PAGE EXTRACT: Begin

Dogs exposed to Lyme disease have a 43 percent higher risk of developing kidney disease, according to a study from IDEXX.
Ticks transmit the bacteria that causes Lyme disease. Dogs, cats, and humans (along with many other animals) can become infected with Lyme disease when they are bitten by an infected tick that has been attached to the skin for 24-36 hours.
Ticks are blood-sucking arachnids, not insects. Slow-moving and unable to jump, they lay in wait on grass or leaves until their prey walks by, then grab on for the ride.
The longer a tick is attached, the greater the chance of infection. The Lyme disease bacteria can establish a long-term infection that affects the heart, kidneys, joints, and brain.
Lyme Disease is on the Rise in the PNW
Lyme disease is increasing in the Western US, particularly in the Southern Cascades and along the Oregon coast.
And guess what? Ticks become active in the spring.

PAGE EXTRACT: End
DATA BELOW: Begin

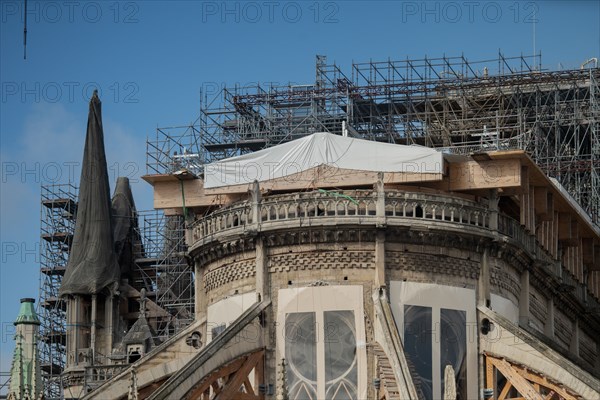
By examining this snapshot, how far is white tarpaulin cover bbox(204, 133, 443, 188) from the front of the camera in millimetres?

DATA BELOW: End

§ WHAT THIS EXERCISE ASKS:
#1 Rewrite the Lyme disease text from "Ticks transmit the" up to and including "joints, and brain.", putting "parasites" in place of "arachnids".
#2 Write the next part of the text on Lyme disease in dogs, starting after its final sentence.
Nothing in the data is needed here.

§ RESULTS OF THE TASKS:
#1
Ticks transmit the bacteria that causes Lyme disease. Dogs, cats, and humans (along with many other animals) can become infected with Lyme disease when they are bitten by an infected tick that has been attached to the skin for 24-36 hours.
Ticks are blood-sucking parasites, not insects. Slow-moving and unable to jump, they lay in wait on grass or leaves until their prey walks by, then grab on for the ride.
The longer a tick is attached, the greater the chance of infection. The Lyme disease bacteria can establish a long-term infection that affects the heart, kidneys, joints, and brain.

#2
Ticks can harbor bacteria, viruses, and protozoal parasites, sometimes more than one at a time. In addition to transmitting the bacteria that causes Lyme disease, ticks are also to blame for the spread of other of life-threatening diseases that affect humans and animals: Rocky Mountain Spotted Fever, anaplasmosis, and erlichiosis, to name a few.
Signs of Infection
Signs of infection include fever, lethargy, lameness, stiffness, pain, vomiting, and diarrhea – signs shared by several other diseases.
It is important to note that the typical “bulls-eye” rash that commonly effects people with Lyme disease is uncommon in dogs.
Chewable Tick Preventives
The first line of defense against Lyme disease and any other tick-borne disease is a rigorous tick control program.
Fortunately, we have monthly chewable tick and flea preventives that can help minimize tick exposure.
For dogs, consider chewables such as Simparica or Bravector. For cats, consider topicals such as Bravecto or Catego.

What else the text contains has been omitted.